Why Apple might kill the “i” forever


Double down indeed. Not one glimpse of the Apple Watch was leaked to the press or even Chinese manufacturers ahead of this week. No one got the name of Apple Pay right. And who could have predicted the Digital Crown as the UI input for smartwatches? Say what you will about the new products, but Steve's secrecy machine is on point like never before.
Has Apple made the right choice to ditch the i-naming scheme for new products? The man who named the iMac thinks so. (Photo: Business Insider)

From books to phones, Apple’s named everything with the same “i” moniker since 1998. With the Apple Watch and Apple Pay, however, it looks like that convention is set to change. 

Cult of Mac reached out to Ken Segall — the former Apple employee who started the tradition with the original iMac — for his surprising reaction to Apple ditching his naming convention for new product categories.

“There has long been debate inside Apple about the i,” Segall says. “To some, its time had passed years ago — but given the strength of that branding element, it was tough to walk away from.”

As Segall explains, when he first came up with the name iMac the i stood for “Internet,” although it could also mean “imagination,” “individual,” “inspire” and “instruct.” Until he was talked out of it, Steve Jobs had planned to call the iMac the MacMan.

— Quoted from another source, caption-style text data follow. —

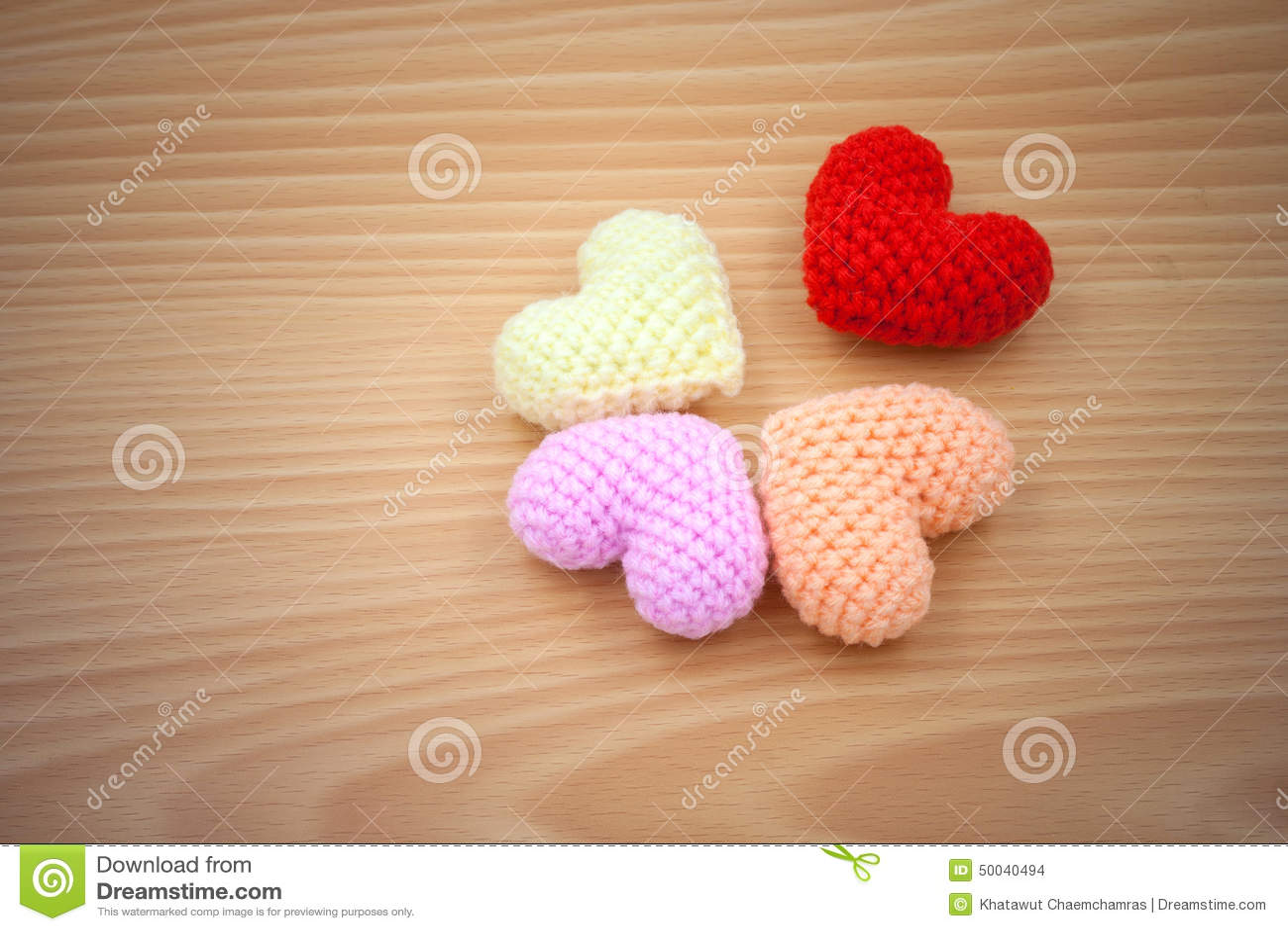 Yarn hearts on wood background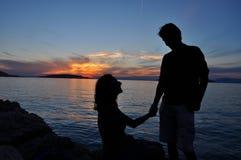 Silueta romántica de los pares sobre fondo de la puesta del sol del mar Foto de archivo libre de regalías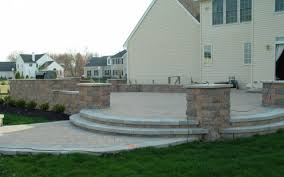 Raised paver patio Build Raised Paver Patio With Outdoor Kitchen Retaining Wall Columns Masonry Contractor Nj Raised Paver Patio With Outdoor Kitchen Retaining Wall Columns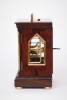 A small English brass bound rosewood library timepiece by Mc Cabe London, circa 1840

The i was always slightly problematic for Apple, however, since other companies were using it. An Israeli company called InfoGear copyrighted the name iPhone in 1996, more than a decade before Apple debuted its handset. InfoGear was later acquired by Cisco which threatened litigation when Apple announced its iPhone. (The case was settled out of court.)

With the i brand having had its time in the sun, Segall says that he sees the value in Apple using its own name (one of the world’s most valuable brands) to sell products going forward.

“It does make sense that Apple would want to shift to something that can’t be hijacked, and actually pays off the master brand more directly,” he says. “The use of the logo in the name [Apple Watch] is pretty cool.”

With regards to whether he ever got credit for the i-naming after the iMac, Segall notes that, “It is what it is, really. My contribution was the first i-word, which we did believe had value as a foundation for future naming. We quickly applied the i to iBook, iMovie, iPhoto, etc.”

“To be honest, none of us — including Steve Jobs — were thinking ahead to a time when Apple would get into the consumer electronics biz.  It all happened in a very organic way, one step at a time. Nobody gets any kind of ‘credit’ for such things — nor should they — but the history is there if anyone ever cares to look.”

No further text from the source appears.